◆ Tasks to perform ◆
• A. Answer these questions from the taco recipe, one per line:
(i) How many dried guajillo chilies does the recipe call for?
(ii) How long are the dried chilies soaked in hot water?
(iii) How much beef broth is used?
• B. Carry on writing the taco recipe from where it stops.

◆ Exercise text ◆
--- --- ---
Result Amount: 8 Portions (Approximately 16 tacos)

Diet Preferences: Gluten-Free Option, Dairy-Free Option

What You’ll Need to Make This

→ Meat and Base

01 1.36 kg beef chuck roast, cut into large chunks

→ Chilies

02 3 dried guajillo chilies, stems and seeds removed
03 2 dried ancho chilies, stems and seeds removed

→ Vegetables and Aromatics

04 1 onion, quartered
05 4 garlic cloves

→ Liquids

06 411 g canned diced tomatoes
07 480 ml beef broth
08 30 ml apple cider vinegar

→ Spices and Seasoning

09 1 tablespoon dried oregano
10 2 teaspoons ground cumin
11 2 bay leaves
12 1 teaspoon salt
13 0.5 teaspoon black pepper

→ For Frying and Serving

14 Corn tortillas
15 Oil for frying
16 Fresh cilantro, chopped, for garnish
17 Diced onion, for garnish

How to Prepare

Step 01

Soak dried guajillo and ancho chilies in hot water for 15 minutes. Combine drained chilies, onion, garlic, and diced tomatoes in a blender and blend until smooth.
--- --- ---
◆ Data ◆
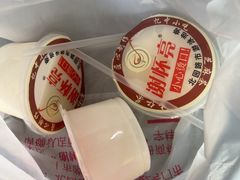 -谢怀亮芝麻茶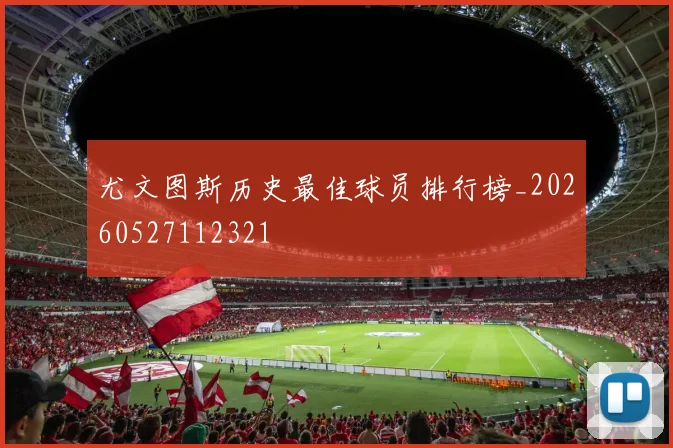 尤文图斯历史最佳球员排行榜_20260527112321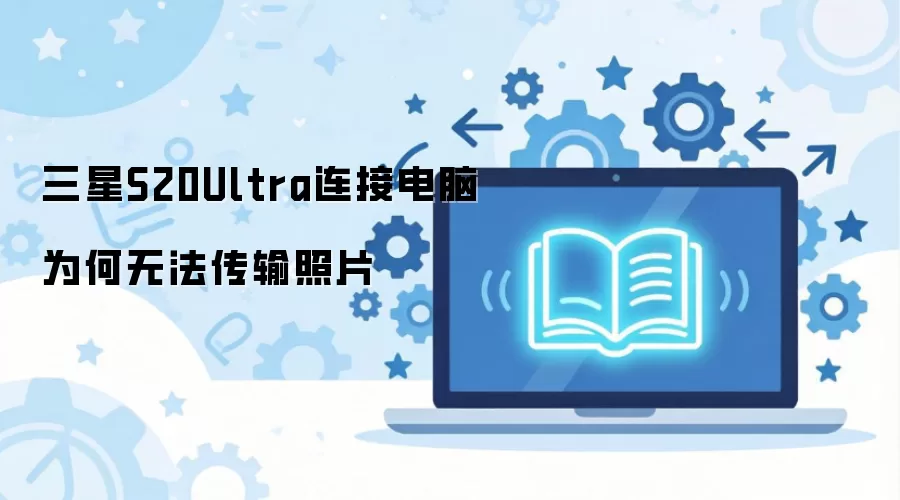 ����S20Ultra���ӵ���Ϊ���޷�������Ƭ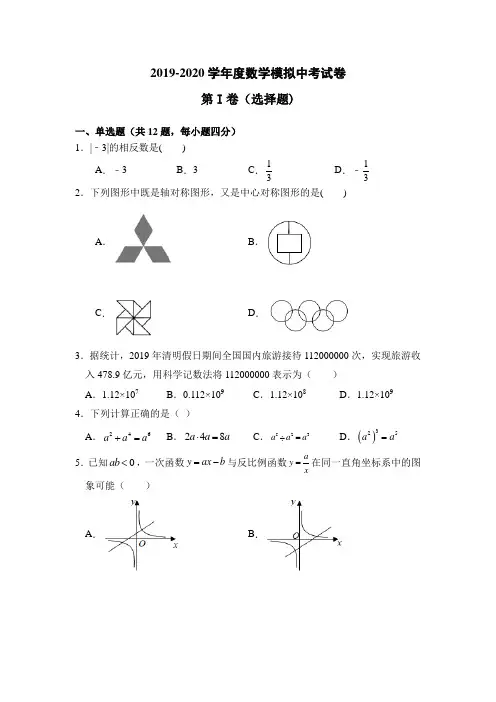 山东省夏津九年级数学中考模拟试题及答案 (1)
--- --- ---
◆ Numbered responses ◆
• A.
(i) 3
(ii) 15 minutes
(iii) 480 ml

• B.
Step 02

Place beef chuck pieces into the slow cooker. Pour the blended chili mixture over the beef. Add beef broth, apple cider vinegar, dried oregano, ground cumin, bay leaves, salt, and black pepper.

Step 03

Cover and cook on low setting for 8 to 10 hours until the beef is very tender.

Step 04

Remove cooked beef from the slow cooker and shred using two forks. Return the shredded meat to the sauce, stirring to coat evenly.

Step 05

Heat oil in a large skillet over medium heat. Dip each corn tortilla in the top fat layer from the slow cooker broth, then fry in the skillet until crispy and golden on both sides.

Step 06

Add shredded beef mixture to each tortilla, fold in half, and fry again until both sides are crisp.

Step 07

Serve birria tacos hot with a side of reserved broth for dipping, and garnish with chopped cilantro and diced onion as desired.

Extra Tips

  1. For best tenderness, cook the beef on the low setting of the slow cooker.
  2. If guajillo or ancho chilies are unavailable, substitute with dried chipotle or New Mexico chilies for a comparable flavor profile.
  3. Store leftover beef mixture in an airtight container in the refrigerator for up to 5 to 6 days. Assembled tacos are best enjoyed fresh, as they soften over time.

Tools Required

  • Slow cooker
  • Blender
  • Large skillet
  • Tongs
  • Slotted spoon

Allergen Info

Review ingredients carefully for allergens. Reach out to your healthcare provider if you’ve got specific concerns.
  • Contains potential allergens from corn if cross-contaminated with wheat (check tortilla labeling for gluten sensitivity).

Nutritional Information (Per Serving)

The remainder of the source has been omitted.